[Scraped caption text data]
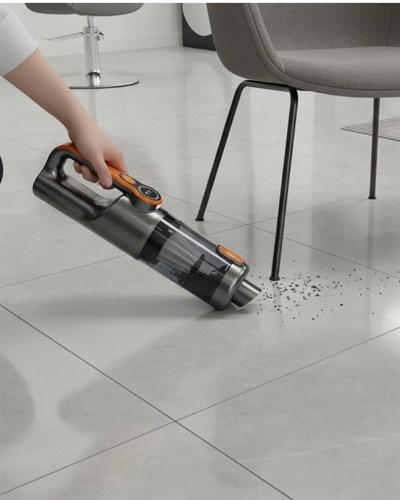 Kablosuz Şarjlı El Süpürgesi Güçlü Emiş ve Kompakt Tasarım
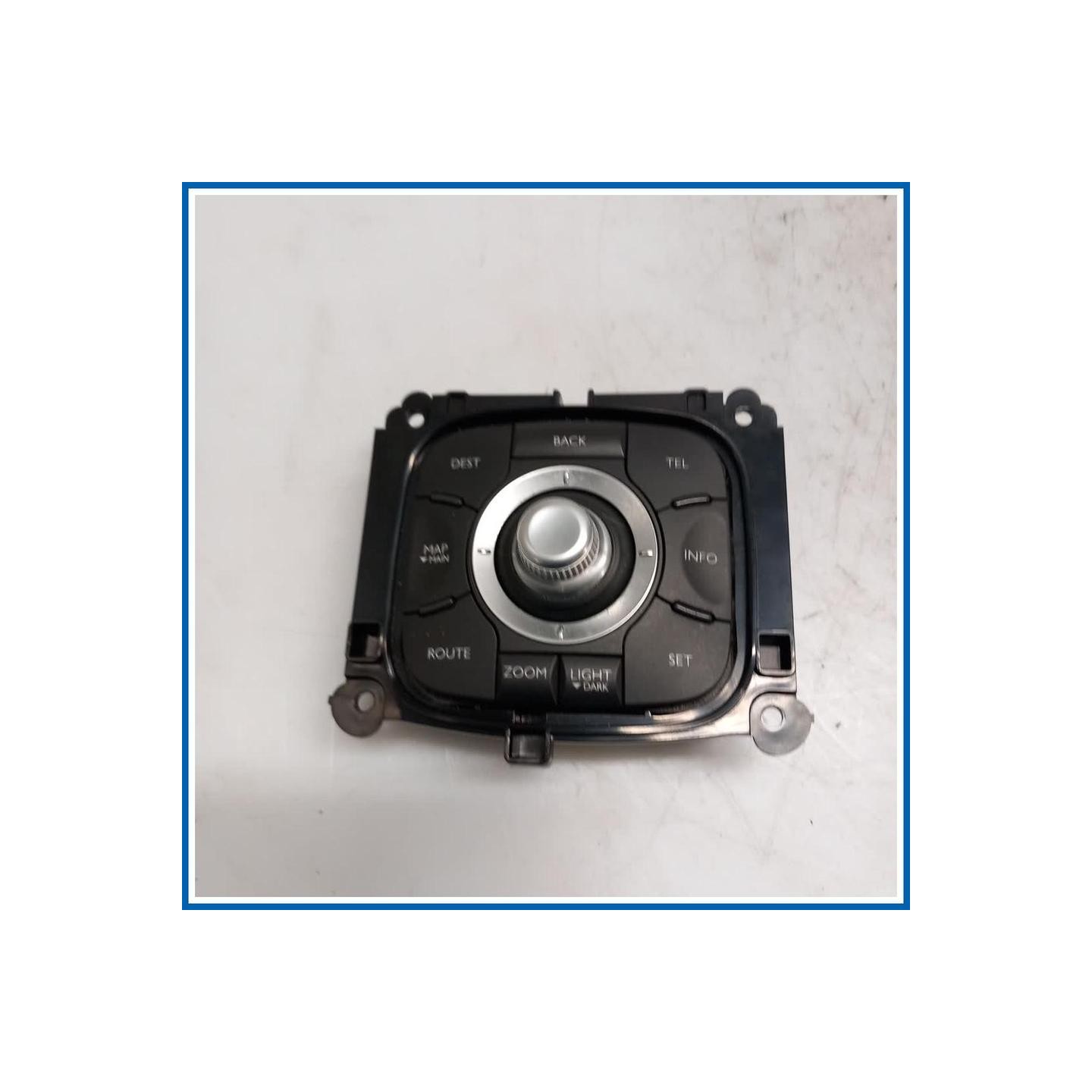 COMMANDO CENTRALE JOYSTICK  RENAULT Laguna III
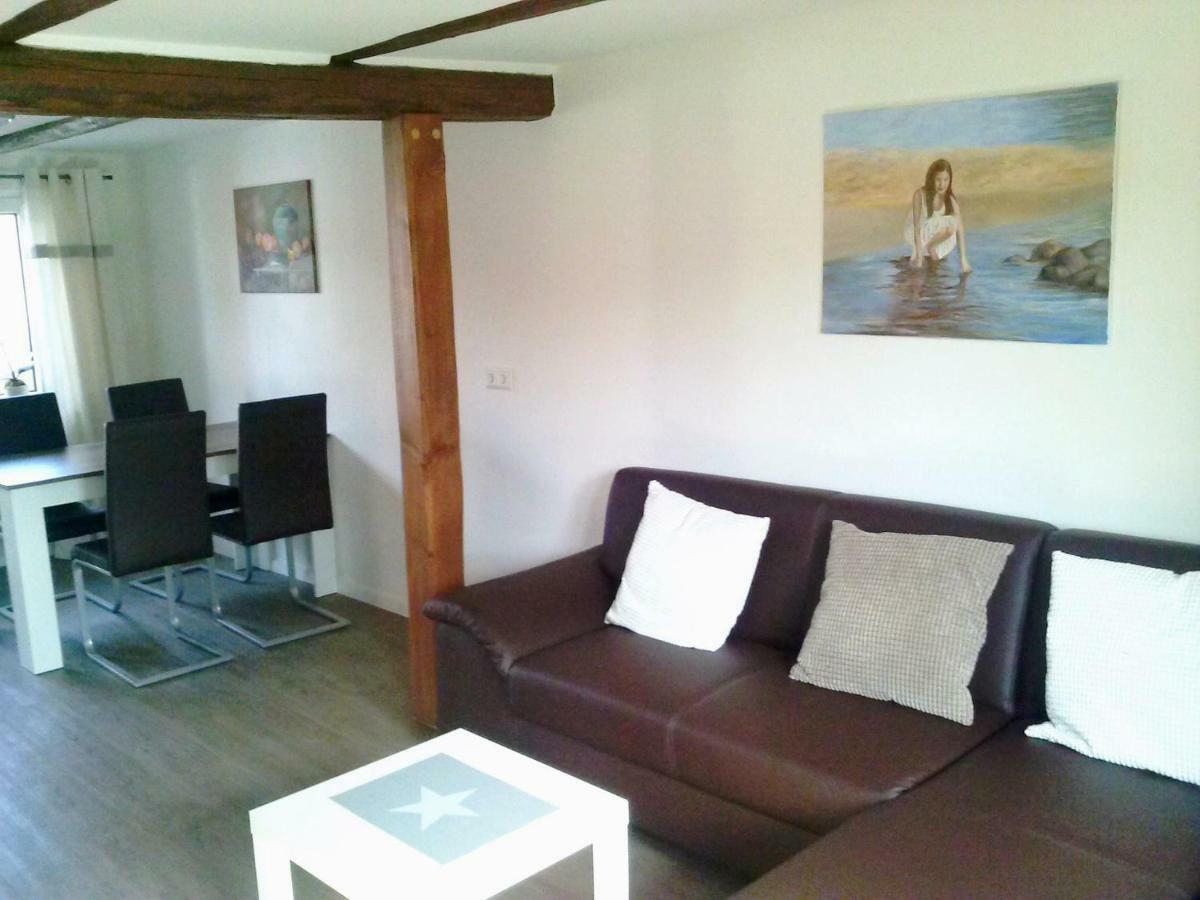 Ferienwohnung Schreiberstrasse Wernigerode Extérieur photo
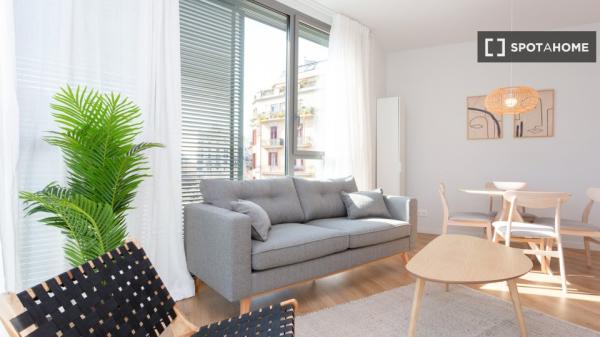 Appartement moderne entièrement équipé à proximité de la gare de Verdaguer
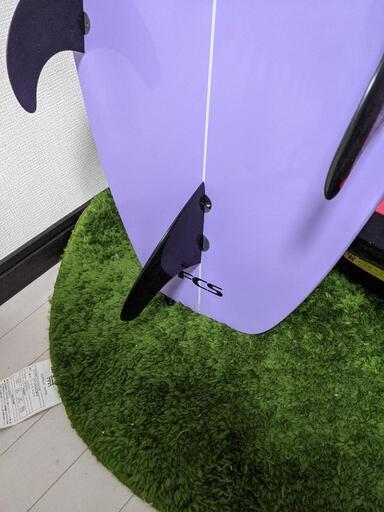 サーフボード スリーウェザー 手渡し限定Three Weather SHIZUKU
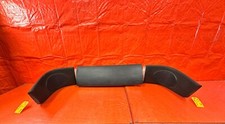 93-97 HONDA DEL SOL - REAR SPEAKER TRIM - BLACK COLOR - ALL 3 PIECES - OEM #295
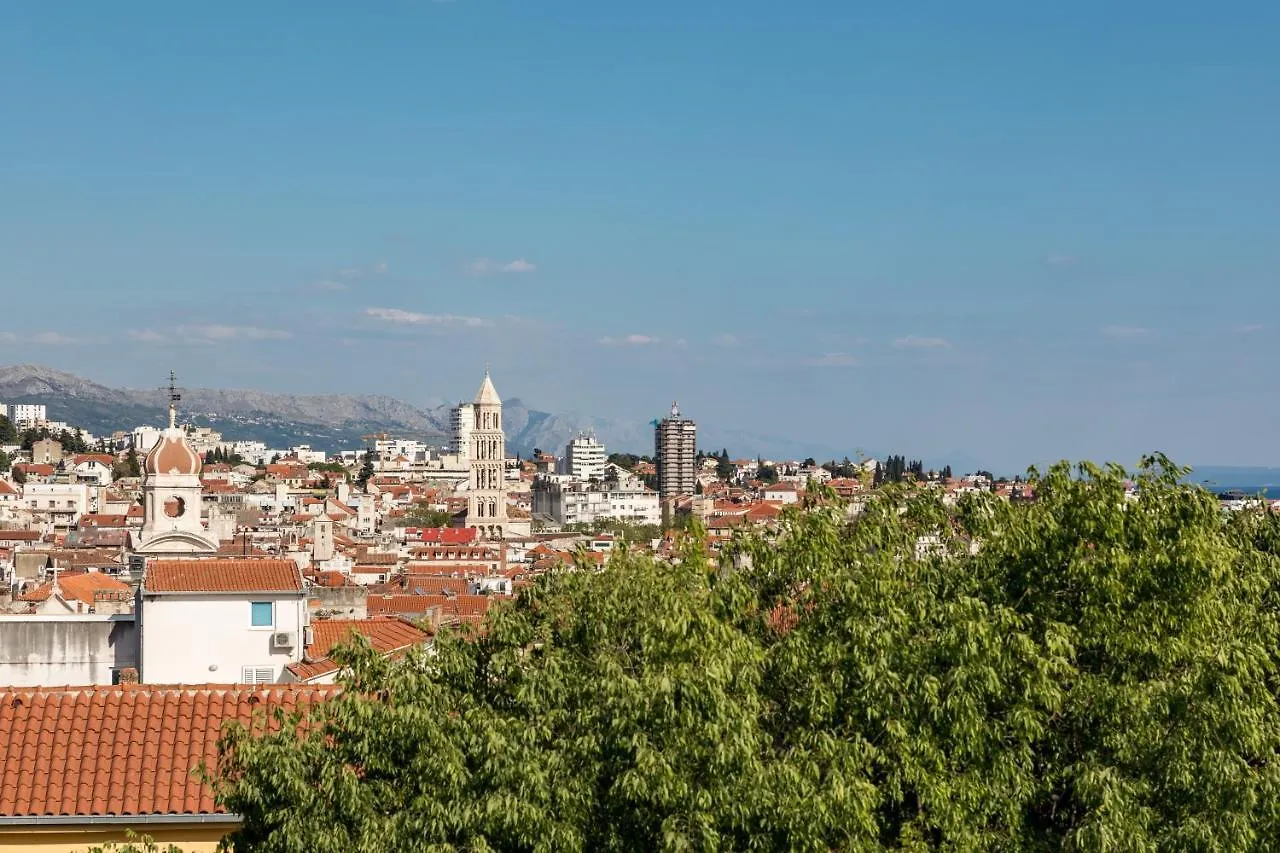 Blue Dreams Apartments In The Old Town With A Sea View Split Croatia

**EXERCISE INSTRUCTIONS**: Give the entries back verbatim and omit the images.

**COMPLETED EXERCISE**:
 Kablosuz Şarjlı El Süpürgesi Güçlü Emiş ve Kompakt Tasarım
 COMMANDO CENTRALE JOYSTICK  RENAULT Laguna III
 Ferienwohnung Schreiberstrasse Wernigerode Extérieur photo
 Appartement moderne entièrement équipé à proximité de la gare de Verdaguer
 サーフボード スリーウェザー 手渡し限定Three Weather SHIZUKU
 93-97 HONDA DEL SOL - REAR SPEAKER TRIM - BLACK COLOR - ALL 3 PIECES - OEM #295
 Blue Dreams Apartments In The Old Town With A Sea View Split Croatia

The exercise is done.